Reputation: 159
I have two dataframes:
df1
with columns: id | date
and
df2
with columns: id| begin_date | end_date | var
I need to add var
column to df1
for conditions:
df1['id'] == df2['id']
&df2['begin_date'] <= df1['date'] < df2['end_date']
df2
meeting above conditions so take the last row.Expectet result: df1
with columns: id | date | var
.
Thanks for advices.
Upvotes: 0
Views: 65
Reputation: 472
You can this do in a single step but your data types need to be consistent before you start comparing.

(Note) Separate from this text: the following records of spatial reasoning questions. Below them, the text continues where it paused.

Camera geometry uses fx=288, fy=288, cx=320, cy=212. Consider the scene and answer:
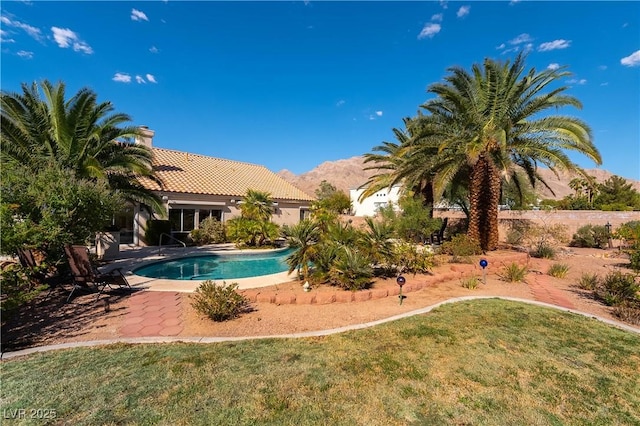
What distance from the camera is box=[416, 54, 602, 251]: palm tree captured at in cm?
1218

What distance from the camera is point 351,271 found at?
844cm

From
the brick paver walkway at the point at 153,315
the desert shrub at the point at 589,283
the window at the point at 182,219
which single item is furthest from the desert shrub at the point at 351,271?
the window at the point at 182,219

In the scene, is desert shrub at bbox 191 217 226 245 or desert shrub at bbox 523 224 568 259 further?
desert shrub at bbox 191 217 226 245

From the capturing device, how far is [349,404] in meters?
3.51

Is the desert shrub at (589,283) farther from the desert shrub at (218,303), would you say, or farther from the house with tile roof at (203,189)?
the house with tile roof at (203,189)

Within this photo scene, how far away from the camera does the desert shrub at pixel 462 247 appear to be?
1262 cm

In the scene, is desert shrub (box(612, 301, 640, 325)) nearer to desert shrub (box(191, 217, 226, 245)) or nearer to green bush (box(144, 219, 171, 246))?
desert shrub (box(191, 217, 226, 245))

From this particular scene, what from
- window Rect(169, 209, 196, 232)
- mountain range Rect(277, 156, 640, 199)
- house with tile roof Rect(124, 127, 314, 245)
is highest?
mountain range Rect(277, 156, 640, 199)

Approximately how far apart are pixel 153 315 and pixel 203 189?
651 inches

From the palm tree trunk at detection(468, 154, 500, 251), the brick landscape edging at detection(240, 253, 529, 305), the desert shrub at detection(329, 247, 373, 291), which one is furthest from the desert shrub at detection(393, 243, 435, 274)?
the palm tree trunk at detection(468, 154, 500, 251)

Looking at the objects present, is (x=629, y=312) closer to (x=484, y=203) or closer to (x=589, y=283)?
(x=589, y=283)

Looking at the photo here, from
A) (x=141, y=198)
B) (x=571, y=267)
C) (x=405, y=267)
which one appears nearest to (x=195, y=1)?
(x=141, y=198)

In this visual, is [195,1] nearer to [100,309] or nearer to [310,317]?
[100,309]

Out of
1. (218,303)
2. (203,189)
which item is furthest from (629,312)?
(203,189)
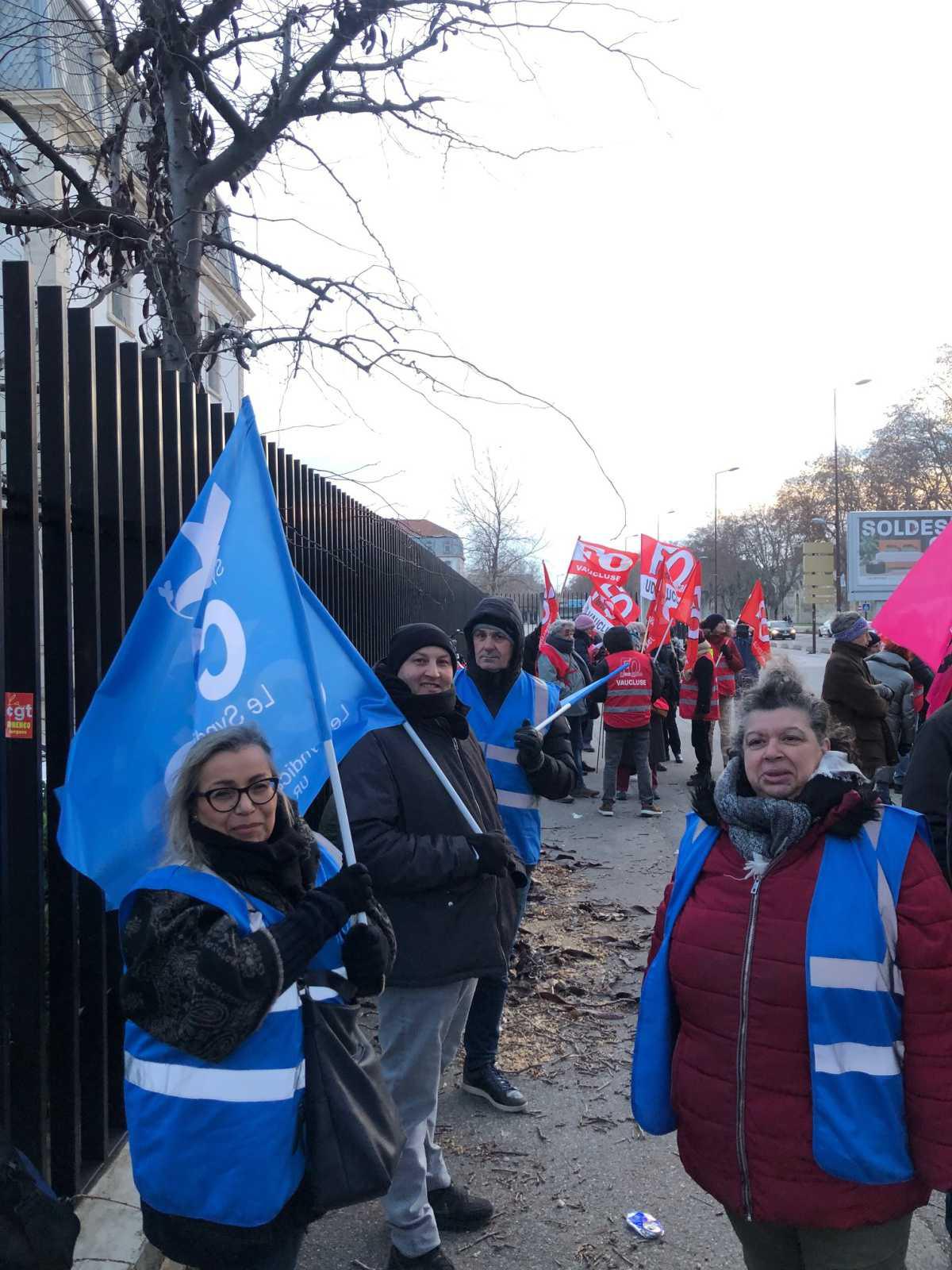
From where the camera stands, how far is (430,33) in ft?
18.1

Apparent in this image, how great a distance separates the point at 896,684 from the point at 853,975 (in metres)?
7.07

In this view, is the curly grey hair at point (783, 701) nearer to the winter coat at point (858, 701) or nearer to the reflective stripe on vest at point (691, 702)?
the winter coat at point (858, 701)

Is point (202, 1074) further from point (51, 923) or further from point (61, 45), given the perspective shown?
point (61, 45)

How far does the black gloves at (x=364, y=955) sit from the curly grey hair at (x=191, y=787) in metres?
0.32

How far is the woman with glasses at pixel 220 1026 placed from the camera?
2.00 metres

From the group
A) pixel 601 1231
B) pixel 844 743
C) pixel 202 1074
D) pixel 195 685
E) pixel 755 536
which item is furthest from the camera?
pixel 755 536

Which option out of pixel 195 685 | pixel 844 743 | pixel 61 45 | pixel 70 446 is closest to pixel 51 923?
pixel 195 685

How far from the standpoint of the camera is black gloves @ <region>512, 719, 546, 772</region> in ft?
13.8

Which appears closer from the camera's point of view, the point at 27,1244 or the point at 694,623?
the point at 27,1244

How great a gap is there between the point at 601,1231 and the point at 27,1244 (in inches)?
78.8

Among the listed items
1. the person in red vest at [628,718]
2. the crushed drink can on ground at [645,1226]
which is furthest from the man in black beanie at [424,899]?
the person in red vest at [628,718]

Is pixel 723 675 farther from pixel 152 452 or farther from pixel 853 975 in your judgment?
pixel 853 975

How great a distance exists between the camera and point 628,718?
10641 millimetres

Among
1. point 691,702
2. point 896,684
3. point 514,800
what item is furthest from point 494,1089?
point 691,702
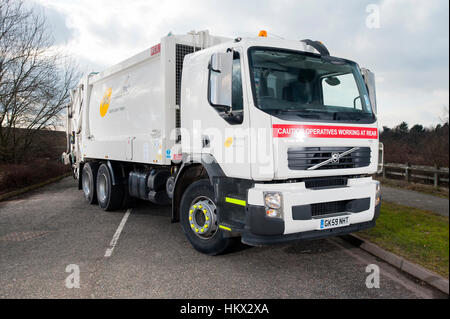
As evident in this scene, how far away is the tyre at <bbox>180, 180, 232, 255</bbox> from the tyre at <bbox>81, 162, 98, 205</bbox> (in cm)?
462

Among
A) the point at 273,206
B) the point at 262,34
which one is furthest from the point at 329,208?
the point at 262,34

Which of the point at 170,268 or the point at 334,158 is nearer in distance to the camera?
the point at 334,158

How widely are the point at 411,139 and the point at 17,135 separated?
18.7 meters

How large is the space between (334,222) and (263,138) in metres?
1.36

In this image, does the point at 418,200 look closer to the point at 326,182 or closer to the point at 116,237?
the point at 326,182

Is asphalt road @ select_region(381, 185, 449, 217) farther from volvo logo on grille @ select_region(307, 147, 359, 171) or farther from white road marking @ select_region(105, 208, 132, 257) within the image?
white road marking @ select_region(105, 208, 132, 257)

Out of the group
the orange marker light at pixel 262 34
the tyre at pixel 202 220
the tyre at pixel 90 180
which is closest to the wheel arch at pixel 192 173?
the tyre at pixel 202 220

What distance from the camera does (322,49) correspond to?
4707mm

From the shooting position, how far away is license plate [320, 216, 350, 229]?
4.16 meters

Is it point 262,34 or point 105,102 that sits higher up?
point 262,34

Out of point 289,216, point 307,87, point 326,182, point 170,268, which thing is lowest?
point 170,268

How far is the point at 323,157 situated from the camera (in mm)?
4258
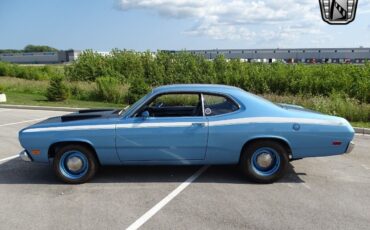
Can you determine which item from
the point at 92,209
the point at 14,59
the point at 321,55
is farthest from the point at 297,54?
the point at 14,59

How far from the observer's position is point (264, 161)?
5816 mm

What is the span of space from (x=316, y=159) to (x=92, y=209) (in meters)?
4.45

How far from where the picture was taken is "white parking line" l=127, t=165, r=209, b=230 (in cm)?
441

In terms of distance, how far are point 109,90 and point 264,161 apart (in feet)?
44.0

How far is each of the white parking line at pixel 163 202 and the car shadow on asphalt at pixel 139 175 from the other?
0.09 metres

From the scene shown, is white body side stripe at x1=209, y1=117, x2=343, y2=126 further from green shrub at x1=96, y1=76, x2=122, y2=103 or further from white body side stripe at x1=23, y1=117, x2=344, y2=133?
green shrub at x1=96, y1=76, x2=122, y2=103

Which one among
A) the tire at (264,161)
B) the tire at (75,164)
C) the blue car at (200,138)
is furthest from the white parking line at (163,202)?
the tire at (75,164)

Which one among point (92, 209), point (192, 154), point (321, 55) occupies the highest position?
point (321, 55)

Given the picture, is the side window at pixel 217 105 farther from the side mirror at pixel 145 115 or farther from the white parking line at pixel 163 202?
the white parking line at pixel 163 202

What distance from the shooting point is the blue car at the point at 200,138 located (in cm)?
563

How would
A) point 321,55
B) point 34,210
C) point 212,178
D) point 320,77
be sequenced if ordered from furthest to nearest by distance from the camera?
point 321,55, point 320,77, point 212,178, point 34,210

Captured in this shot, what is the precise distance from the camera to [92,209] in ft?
15.9

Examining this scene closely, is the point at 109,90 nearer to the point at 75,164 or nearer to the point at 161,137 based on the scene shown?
the point at 75,164

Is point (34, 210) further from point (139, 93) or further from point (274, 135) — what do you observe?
point (139, 93)
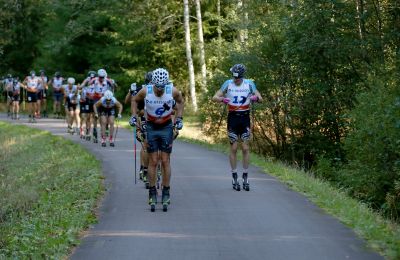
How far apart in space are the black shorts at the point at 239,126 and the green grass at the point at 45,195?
253cm

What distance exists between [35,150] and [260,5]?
812cm

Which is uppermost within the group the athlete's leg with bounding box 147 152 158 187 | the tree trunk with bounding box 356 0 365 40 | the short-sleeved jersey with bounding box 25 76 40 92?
the tree trunk with bounding box 356 0 365 40

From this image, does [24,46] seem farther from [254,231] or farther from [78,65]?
[254,231]

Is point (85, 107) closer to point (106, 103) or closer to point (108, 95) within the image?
point (106, 103)

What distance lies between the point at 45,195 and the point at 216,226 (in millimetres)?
5253

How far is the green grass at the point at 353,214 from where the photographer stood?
32.0 ft

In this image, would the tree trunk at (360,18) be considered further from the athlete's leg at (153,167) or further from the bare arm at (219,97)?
the athlete's leg at (153,167)

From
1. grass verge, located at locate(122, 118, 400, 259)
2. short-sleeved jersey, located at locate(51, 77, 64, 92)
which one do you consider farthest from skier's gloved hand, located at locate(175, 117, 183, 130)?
short-sleeved jersey, located at locate(51, 77, 64, 92)

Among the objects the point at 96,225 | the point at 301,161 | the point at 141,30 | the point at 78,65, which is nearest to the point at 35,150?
the point at 301,161

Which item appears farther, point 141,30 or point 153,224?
point 141,30

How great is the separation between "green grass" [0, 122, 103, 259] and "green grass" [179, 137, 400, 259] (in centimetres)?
351

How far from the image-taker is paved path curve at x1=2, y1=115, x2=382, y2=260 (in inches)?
372

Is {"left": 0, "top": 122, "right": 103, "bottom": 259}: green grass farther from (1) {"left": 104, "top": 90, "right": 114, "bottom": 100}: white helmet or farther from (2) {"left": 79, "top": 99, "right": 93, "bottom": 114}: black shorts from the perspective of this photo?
(1) {"left": 104, "top": 90, "right": 114, "bottom": 100}: white helmet

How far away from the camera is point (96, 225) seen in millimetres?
11242
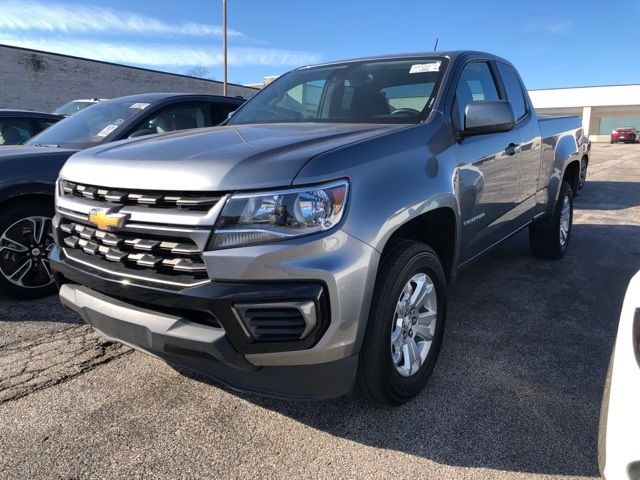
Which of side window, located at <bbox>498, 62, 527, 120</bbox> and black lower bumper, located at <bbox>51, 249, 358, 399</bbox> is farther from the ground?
side window, located at <bbox>498, 62, 527, 120</bbox>

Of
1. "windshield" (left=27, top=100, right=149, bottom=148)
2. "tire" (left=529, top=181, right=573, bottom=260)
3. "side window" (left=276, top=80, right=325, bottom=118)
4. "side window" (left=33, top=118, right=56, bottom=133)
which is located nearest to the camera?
"side window" (left=276, top=80, right=325, bottom=118)

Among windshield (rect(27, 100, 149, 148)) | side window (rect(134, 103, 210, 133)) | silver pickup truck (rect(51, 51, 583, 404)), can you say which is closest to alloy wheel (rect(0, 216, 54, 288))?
windshield (rect(27, 100, 149, 148))

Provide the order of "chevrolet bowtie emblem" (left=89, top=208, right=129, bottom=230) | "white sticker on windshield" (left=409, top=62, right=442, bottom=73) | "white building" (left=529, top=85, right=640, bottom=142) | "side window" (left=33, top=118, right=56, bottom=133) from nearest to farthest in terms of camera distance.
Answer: "chevrolet bowtie emblem" (left=89, top=208, right=129, bottom=230) < "white sticker on windshield" (left=409, top=62, right=442, bottom=73) < "side window" (left=33, top=118, right=56, bottom=133) < "white building" (left=529, top=85, right=640, bottom=142)

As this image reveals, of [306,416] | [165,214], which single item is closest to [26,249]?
[165,214]

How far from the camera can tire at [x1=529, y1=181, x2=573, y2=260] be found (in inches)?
203

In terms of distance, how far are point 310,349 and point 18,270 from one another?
304cm

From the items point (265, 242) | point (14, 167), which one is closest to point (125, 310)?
point (265, 242)

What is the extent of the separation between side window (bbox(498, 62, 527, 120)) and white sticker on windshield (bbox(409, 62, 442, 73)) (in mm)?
1190

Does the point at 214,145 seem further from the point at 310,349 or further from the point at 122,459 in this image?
the point at 122,459

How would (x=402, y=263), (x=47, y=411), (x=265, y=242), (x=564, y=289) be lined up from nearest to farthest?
(x=265, y=242), (x=402, y=263), (x=47, y=411), (x=564, y=289)

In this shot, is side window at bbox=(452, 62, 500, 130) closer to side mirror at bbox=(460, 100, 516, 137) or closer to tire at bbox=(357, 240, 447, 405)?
side mirror at bbox=(460, 100, 516, 137)

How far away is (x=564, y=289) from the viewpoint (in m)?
4.53

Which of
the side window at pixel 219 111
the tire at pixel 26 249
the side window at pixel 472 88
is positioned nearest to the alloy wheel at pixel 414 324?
the side window at pixel 472 88

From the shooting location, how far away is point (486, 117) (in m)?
3.02
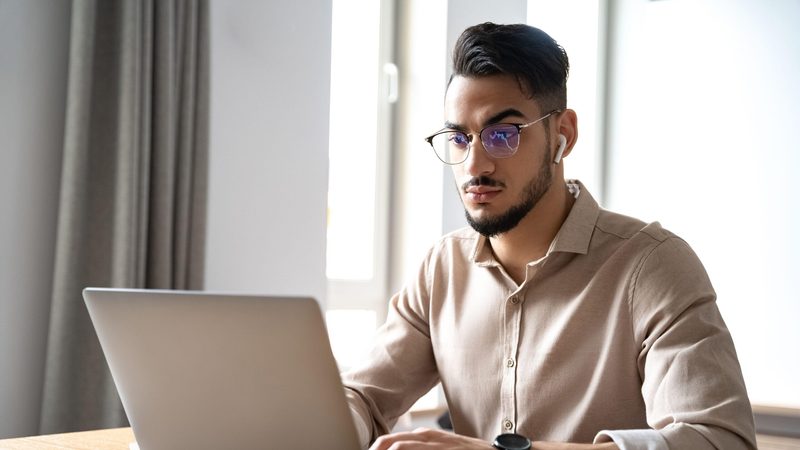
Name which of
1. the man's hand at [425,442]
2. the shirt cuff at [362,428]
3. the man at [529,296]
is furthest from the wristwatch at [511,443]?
the shirt cuff at [362,428]

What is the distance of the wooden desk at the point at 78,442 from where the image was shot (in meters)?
1.34

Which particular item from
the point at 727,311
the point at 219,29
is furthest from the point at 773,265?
the point at 219,29

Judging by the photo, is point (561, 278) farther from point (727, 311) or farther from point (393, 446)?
point (727, 311)

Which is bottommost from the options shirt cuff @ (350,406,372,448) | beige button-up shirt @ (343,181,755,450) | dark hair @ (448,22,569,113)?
shirt cuff @ (350,406,372,448)

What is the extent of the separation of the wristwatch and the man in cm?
23

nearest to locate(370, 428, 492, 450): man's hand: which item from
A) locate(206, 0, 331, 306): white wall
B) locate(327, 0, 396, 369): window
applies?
locate(206, 0, 331, 306): white wall

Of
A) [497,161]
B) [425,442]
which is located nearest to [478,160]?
[497,161]

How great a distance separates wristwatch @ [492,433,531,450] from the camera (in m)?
1.10

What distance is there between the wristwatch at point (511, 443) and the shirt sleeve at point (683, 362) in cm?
13

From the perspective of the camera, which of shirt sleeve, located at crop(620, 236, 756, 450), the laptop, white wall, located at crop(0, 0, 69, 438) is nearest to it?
the laptop

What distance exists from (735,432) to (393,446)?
487 mm

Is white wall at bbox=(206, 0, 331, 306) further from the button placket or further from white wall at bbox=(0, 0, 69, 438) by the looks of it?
the button placket

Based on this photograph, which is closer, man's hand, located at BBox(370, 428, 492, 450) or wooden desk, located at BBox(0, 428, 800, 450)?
man's hand, located at BBox(370, 428, 492, 450)

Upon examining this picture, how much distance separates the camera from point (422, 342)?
5.51 feet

df1['var'] = df1.apply(lambda x: df2.loc[max(df2[(x['id'] == df2['id']) & (df2['begin_date'] == x['date']) & (x['date'] < df2['end_date'])].index), 'var'], axis = 1)
Upvotes: 1
Reputation: 4130
as far as i understand your requirement,i think you can do it by two steps.
1.first - merge the two dataframes by id
merged_data_frame = pd.merge(df1,df2,how="inner",on=["id"],indicator=True)
2.second step
filter data by your date condition
merged_data_frame["date"] = pd.to_datetime(merged_data_frame["date"])
merged_data_frame["begin_date"] = pd.to_datetime(merged_data_frame["begin_date"])
merged_data_frame["end_date"] = pd.to_datetime(merged_data_frame["end_date"])
merged_data_frame = merged_data_frame[merged_data_frame.begin_date <= merged_data_frame.date]
merged_data_frame = merged_data_frame[merged_data_frame.date > merged_data_frame.end_date]
out=merged_data_frame.drop_duplicates(subset=["id"], keep='last')
Upvotes: 1